There is no denying the fact that marijuana has evolved over the last few decades, and its potency higher than ever before. Over the last decade (in particular) we have seen a surprising shift towards a series of more liberal and cannabis friendly policies, and as a result cannabis has become more popular. Moreover the fact that the global market is continuing to legalize, this “green rush” is allowing new business opportunities for many entrepreneurs, and as a result of the ongoing competition, cannabis strains keep growing in potency.
The potency of cannabis is normally determined by its terahydocannabinol (THC) content, one of the numerous pharmacologically active ingredients in marijuana. Defining terms is vital because ‘cannabis’ might refer to the real herb, the resin extracted from it or a pharmaceutical extract of the resin. Depending on the plant variety and method of production, the potency of cannabis herb can vary significantly.
It is hard to determine the specific numbers behind the potency shift, because many of the activities in the cannabis industry are carried out (mostly) underground. According to research however, the major psychoactive ingredient in cannabis, delta-9-tetrahydrocannabinol (THC), used to swing between 1-4% of total cannabinoid content in the ‘70s. Presently, the average is around 13%; however, in refined markets such as Colorado, Washington and California, you would certainly find flowers well above 30% THC concentration. Many laboratories have found similar rise.
During the seventies, most of the cannabis that was available in the underground market of the US was imported from Latin America countries. This played a huge role in the quality of the product which ended up oxidated to the States. In the meeantime importation from outside countries could take months to arrive, and being exposed to higher temperatures during transportation decreased the potency of the buds.
Improved methods of cultivation contributed to higher THC potency yields, and as a result cannabis’ potency started to skyrocket in the ‘80s together with the development of hydroponic systems. This new technology allowed people to cultivate their own plants in their backyards, and smart growers swiftly understood the secrets of lighting, irrigation and nutrients, as well as creating supreme criteria for the industry long before the push for legalization started.
Furthermore, technology and year-round experiments makes it easier to develop new strains. As a result of increasing competition between growers, present day’s flowers are mostly hybridized strains which are particularly cross-bred for increased levels of potency and terpenoid content. Almost all potent strains available in the market these days are hybrid. Growers now have the knowledge and the technology, which allows for new sophisticated methods to control their end product. They have the ability to control not only THC levels, but also percentages of CBD and other cannabinoid compounds. In this way they can produce many variations-for every taste and preference.

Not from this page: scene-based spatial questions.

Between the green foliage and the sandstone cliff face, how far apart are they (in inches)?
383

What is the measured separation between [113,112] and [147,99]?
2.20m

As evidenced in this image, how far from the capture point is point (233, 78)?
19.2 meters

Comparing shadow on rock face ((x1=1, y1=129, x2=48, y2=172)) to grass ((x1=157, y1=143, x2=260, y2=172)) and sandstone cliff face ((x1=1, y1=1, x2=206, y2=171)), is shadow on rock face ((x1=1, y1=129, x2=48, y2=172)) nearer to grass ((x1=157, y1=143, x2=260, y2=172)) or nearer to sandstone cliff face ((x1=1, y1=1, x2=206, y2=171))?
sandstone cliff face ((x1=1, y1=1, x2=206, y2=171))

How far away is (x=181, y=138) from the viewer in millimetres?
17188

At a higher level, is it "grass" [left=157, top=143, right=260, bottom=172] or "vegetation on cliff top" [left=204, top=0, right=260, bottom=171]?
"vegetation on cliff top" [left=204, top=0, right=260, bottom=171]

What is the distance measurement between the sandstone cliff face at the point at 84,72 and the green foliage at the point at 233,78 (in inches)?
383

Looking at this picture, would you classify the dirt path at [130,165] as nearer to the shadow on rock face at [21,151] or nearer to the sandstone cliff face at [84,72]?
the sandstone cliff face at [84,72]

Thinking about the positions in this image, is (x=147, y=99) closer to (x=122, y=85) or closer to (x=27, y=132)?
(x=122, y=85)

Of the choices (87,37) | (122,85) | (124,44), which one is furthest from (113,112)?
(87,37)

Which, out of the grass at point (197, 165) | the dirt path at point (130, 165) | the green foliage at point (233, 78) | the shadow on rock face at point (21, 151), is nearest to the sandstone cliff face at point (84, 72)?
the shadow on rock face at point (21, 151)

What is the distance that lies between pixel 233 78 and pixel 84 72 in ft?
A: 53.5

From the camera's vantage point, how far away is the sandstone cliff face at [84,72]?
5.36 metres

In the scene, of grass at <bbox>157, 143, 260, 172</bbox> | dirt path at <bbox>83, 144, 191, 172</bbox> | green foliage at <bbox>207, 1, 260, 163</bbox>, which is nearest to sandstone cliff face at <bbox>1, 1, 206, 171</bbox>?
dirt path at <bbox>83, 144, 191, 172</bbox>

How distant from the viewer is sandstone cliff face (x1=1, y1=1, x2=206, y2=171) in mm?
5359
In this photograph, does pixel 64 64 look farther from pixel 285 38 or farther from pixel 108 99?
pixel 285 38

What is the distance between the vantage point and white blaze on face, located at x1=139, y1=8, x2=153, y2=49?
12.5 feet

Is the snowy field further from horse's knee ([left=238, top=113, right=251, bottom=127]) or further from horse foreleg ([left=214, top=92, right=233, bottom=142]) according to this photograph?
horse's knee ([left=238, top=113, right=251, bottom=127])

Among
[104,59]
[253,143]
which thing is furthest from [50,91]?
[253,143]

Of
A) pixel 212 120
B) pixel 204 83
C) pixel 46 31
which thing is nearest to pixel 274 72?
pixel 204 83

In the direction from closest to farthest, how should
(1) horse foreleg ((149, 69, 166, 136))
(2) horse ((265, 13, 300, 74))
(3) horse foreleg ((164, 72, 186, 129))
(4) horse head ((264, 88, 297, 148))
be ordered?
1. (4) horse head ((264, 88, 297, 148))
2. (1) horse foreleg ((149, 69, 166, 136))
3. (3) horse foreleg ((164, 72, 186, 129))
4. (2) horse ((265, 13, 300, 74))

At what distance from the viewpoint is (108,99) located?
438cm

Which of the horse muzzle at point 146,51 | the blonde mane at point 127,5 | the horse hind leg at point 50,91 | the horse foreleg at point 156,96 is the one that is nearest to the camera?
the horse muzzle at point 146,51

Considering that once upon a time the highest THC level was about 10%, the change is tremendous when measuring now levels as high as 30% Over the years, it has however been bred upwards probably because of market demands. Believe it or not, this has been verified over and over again and even incited calls for government-enforced THC limits. A double-blind, placebo-controlled study in Neuropsycopharmacology journal stated that THC content increased from around 5% in 1990 to 10% in 2005 and that figures as high as 40% have been found in hash oil.
The disclosure that present day’s weed is three times as strong as that of older generations shouldn’t surprise anyone who has smoked marijuana for a period of time that spanned at least 10 years. Even in the last 5 years, strains have reached never-before-seen levels because there’s so much money and studies are ongoing in the industry of medical marijuana. The times are changing in any case. With all these innovative trends of cannabis consumption even smoking pot is starting to seem outdated. Vaporizing is the new trend but the real competition for smoked buds lies in marijuana edibles. Edibles account for an ever-rising proportion of cannabis sale in legal and medical marijuana states, and presently, the market seem insatiable.
Luckily, the inherent risk of marijuana overdose is far less serious than say alcohol or cocaine. However, some behaviors – such as driving – can be very unsafe if you’re so ‘high’ to drive.